> **Instructions for the task**
When the string "burst" occurs in a line of the records, show that line.

Start of Data for this exercise

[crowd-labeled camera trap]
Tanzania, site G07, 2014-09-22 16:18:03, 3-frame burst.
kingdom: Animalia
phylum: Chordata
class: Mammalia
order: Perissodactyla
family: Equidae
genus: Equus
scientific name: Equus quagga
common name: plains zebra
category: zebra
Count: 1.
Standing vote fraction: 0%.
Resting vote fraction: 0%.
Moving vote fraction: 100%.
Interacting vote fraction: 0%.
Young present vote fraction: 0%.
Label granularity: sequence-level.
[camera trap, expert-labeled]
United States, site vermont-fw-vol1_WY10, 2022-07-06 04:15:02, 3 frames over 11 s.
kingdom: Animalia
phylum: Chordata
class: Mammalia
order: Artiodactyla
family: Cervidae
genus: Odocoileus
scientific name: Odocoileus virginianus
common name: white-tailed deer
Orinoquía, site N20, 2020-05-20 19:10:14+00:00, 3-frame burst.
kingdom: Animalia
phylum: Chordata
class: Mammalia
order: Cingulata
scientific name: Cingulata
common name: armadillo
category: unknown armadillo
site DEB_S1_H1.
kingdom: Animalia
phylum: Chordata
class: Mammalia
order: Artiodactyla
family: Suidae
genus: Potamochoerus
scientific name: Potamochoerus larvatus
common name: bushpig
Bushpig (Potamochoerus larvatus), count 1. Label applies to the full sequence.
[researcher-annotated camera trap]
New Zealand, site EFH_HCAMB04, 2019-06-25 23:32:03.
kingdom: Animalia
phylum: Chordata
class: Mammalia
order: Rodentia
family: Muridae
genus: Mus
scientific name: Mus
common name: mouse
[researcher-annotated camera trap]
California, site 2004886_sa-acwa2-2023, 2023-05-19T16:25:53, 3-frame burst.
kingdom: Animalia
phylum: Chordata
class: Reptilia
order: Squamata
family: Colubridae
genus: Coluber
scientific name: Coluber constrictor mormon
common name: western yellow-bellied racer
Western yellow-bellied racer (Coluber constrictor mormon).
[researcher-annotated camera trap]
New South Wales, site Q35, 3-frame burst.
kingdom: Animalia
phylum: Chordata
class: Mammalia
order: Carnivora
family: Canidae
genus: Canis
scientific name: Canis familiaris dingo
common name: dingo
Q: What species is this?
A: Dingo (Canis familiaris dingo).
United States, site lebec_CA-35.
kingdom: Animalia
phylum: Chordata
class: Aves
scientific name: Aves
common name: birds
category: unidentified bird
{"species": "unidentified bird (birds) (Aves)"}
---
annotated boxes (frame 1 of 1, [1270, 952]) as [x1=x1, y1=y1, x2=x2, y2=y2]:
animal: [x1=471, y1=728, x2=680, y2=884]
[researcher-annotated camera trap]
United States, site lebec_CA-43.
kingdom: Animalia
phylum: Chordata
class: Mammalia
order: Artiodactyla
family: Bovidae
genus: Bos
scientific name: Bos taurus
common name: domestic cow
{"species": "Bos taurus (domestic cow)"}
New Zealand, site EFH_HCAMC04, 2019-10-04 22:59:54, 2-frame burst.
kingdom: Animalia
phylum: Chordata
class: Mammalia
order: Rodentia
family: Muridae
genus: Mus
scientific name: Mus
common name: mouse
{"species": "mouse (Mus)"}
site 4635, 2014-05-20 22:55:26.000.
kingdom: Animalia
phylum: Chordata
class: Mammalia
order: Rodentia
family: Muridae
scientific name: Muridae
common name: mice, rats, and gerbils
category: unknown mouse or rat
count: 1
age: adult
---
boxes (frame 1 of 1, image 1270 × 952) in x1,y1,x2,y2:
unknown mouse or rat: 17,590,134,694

End of Data for this exercise

> **Response to the exercise**
Tanzania, site G07, 2014-09-22 16:18:03, 3-frame burst.
Orinoquía, site N20, 2020-05-20 19:10:14+00:00, 3-frame burst.
California, site 2004886_sa-acwa2-2023, 2023-05-19T16:25:53, 3-frame burst.
New South Wales, site Q35, 3-frame burst.
New Zealand, site EFH_HCAMC04, 2019-10-04 22:59:54, 2-frame burst.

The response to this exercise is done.